WHAT YOU WILL DO – In the listing below, count the lines containing the string "vital" and state only the number.

INPUT RECORDS –
************

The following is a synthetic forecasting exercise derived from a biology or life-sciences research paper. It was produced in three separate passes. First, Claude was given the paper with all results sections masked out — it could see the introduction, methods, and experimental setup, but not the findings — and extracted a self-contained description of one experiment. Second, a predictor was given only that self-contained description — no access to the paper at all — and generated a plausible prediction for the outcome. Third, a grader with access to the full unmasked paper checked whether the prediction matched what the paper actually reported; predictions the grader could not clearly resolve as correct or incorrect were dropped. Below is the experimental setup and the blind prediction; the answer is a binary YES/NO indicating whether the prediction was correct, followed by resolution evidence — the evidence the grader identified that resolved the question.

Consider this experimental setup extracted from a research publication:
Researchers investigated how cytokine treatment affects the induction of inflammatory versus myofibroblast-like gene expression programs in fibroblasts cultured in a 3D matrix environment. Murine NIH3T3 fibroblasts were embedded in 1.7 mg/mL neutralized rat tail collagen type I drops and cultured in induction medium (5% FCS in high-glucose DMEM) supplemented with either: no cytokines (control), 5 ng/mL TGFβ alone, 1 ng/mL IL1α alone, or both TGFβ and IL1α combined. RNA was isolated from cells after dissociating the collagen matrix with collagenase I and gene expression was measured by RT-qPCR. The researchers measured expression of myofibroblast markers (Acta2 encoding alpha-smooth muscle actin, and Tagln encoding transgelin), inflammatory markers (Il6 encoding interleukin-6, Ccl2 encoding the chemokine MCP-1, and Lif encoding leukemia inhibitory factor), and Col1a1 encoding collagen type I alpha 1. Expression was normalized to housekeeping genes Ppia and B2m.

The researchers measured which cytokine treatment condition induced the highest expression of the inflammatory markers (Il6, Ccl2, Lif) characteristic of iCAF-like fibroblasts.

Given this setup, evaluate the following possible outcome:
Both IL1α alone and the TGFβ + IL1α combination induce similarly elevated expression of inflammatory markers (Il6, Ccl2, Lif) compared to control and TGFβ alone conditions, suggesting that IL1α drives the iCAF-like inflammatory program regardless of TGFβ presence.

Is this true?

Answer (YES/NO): NO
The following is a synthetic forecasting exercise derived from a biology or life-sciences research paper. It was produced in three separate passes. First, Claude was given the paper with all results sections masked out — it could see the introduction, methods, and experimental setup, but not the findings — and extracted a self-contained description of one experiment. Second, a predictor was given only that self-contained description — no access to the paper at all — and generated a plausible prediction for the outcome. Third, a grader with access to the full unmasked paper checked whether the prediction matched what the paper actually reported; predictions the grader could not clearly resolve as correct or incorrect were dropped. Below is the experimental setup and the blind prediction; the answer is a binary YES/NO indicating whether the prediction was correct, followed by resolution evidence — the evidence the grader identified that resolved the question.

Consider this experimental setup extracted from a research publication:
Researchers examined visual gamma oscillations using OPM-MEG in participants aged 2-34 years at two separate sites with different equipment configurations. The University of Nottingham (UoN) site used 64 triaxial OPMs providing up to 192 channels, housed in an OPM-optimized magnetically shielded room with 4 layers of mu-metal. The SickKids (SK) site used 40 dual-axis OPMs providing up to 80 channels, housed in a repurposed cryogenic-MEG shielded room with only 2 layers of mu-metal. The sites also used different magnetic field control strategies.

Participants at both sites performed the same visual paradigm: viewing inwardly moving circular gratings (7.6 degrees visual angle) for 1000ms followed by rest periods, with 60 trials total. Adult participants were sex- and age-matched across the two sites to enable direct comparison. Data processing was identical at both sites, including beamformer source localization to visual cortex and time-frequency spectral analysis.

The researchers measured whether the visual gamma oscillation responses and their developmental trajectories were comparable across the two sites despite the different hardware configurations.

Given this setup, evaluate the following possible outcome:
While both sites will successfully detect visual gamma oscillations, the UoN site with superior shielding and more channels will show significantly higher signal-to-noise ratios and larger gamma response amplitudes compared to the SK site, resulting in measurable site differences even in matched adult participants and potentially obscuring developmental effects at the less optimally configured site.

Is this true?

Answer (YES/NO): NO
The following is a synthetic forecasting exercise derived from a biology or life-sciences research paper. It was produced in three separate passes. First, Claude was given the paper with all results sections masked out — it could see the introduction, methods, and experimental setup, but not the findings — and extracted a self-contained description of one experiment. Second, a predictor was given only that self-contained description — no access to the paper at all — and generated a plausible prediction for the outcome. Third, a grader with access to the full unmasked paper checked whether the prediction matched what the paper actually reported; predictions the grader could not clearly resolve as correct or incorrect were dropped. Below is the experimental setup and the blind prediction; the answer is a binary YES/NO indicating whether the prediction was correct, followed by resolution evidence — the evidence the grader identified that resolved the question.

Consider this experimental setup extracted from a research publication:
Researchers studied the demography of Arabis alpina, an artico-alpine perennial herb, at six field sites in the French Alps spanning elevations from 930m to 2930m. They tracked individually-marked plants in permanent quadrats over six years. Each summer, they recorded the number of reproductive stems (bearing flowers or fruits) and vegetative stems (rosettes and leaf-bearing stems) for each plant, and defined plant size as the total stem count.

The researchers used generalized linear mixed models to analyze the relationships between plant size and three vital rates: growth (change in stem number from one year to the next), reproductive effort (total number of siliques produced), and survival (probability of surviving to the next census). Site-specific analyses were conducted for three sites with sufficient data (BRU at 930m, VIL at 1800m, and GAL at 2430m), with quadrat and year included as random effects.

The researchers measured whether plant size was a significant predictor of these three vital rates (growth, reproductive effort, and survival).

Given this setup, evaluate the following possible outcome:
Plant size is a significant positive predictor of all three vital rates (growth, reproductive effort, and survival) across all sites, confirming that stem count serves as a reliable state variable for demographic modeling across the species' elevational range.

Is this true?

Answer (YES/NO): NO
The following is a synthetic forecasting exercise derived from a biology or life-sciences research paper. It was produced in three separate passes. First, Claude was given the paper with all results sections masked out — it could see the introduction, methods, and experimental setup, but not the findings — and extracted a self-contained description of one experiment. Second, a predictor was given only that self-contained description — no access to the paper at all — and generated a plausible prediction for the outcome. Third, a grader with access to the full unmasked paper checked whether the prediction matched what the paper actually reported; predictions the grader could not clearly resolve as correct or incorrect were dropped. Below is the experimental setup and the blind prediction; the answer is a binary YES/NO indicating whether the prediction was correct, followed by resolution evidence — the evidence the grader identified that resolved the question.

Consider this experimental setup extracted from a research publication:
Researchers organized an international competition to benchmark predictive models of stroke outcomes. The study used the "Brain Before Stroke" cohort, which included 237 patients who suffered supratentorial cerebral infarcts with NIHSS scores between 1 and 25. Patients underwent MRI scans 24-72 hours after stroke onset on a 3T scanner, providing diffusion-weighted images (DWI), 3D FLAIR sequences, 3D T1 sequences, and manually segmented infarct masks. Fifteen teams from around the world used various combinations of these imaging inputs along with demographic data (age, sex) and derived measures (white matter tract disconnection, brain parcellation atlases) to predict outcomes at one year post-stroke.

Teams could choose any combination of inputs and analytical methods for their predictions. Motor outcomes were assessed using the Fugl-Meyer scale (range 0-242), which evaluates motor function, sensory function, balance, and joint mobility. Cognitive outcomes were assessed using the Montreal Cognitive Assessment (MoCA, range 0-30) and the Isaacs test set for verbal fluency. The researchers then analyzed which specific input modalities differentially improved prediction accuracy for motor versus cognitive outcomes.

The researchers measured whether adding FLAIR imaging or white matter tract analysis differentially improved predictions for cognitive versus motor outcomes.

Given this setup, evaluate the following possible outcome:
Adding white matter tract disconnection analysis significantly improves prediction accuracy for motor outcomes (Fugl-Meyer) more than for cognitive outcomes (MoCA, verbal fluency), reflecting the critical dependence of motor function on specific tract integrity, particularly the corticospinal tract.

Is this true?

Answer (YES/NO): NO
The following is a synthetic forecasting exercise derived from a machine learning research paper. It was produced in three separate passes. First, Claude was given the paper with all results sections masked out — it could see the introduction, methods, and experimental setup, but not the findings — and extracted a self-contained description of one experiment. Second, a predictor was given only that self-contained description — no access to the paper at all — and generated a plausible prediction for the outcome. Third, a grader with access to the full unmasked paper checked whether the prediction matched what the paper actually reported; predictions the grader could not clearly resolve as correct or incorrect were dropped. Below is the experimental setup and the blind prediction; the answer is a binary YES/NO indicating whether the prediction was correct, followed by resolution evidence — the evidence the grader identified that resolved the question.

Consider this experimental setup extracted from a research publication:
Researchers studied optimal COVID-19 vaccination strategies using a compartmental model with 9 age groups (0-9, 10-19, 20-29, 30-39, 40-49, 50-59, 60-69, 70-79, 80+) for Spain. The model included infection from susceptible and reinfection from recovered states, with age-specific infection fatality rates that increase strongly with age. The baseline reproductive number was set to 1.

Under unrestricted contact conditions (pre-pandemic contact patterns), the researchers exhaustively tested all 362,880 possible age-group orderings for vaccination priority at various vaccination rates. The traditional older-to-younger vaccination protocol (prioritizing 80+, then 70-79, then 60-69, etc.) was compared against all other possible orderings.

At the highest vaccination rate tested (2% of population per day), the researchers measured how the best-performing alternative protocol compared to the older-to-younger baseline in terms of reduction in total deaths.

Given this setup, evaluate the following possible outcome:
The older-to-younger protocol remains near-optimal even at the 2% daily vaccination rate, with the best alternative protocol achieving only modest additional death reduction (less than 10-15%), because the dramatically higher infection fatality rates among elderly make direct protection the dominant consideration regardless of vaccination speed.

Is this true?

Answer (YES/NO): YES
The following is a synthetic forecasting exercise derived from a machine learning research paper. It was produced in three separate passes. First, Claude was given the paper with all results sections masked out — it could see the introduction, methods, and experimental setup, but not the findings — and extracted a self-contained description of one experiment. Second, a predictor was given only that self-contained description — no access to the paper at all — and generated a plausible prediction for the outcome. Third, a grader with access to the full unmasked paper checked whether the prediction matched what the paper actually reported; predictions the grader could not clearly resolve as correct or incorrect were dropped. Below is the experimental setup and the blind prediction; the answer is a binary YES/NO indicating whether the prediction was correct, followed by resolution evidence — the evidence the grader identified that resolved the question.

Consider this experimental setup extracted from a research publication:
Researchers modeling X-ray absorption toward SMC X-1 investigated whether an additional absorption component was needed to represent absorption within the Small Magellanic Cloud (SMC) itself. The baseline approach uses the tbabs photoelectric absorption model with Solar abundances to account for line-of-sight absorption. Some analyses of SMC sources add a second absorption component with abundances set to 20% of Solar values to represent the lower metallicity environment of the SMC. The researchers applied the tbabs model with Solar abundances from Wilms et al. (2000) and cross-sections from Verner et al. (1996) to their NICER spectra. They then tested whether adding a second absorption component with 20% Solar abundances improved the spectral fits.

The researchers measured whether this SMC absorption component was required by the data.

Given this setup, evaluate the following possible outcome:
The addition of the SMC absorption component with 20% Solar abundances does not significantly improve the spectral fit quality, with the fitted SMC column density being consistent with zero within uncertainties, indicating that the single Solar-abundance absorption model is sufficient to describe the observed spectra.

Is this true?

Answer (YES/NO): YES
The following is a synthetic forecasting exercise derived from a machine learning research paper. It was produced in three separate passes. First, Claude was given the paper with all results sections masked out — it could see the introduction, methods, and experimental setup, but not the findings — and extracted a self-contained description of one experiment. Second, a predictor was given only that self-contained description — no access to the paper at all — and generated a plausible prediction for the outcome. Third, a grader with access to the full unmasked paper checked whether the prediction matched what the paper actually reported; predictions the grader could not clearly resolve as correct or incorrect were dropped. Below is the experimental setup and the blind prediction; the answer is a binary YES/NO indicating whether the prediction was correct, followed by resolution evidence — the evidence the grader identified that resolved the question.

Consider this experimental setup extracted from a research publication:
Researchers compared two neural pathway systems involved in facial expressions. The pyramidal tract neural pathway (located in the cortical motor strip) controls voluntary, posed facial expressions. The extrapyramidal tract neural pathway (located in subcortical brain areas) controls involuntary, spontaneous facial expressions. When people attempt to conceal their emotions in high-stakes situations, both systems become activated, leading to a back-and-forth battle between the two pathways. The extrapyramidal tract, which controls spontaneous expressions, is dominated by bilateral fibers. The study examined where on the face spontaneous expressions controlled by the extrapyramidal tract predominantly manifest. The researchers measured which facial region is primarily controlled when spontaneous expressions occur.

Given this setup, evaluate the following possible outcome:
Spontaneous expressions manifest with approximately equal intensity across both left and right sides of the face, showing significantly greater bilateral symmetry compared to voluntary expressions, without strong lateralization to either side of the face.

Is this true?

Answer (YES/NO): NO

************

TASK ANSWER – 3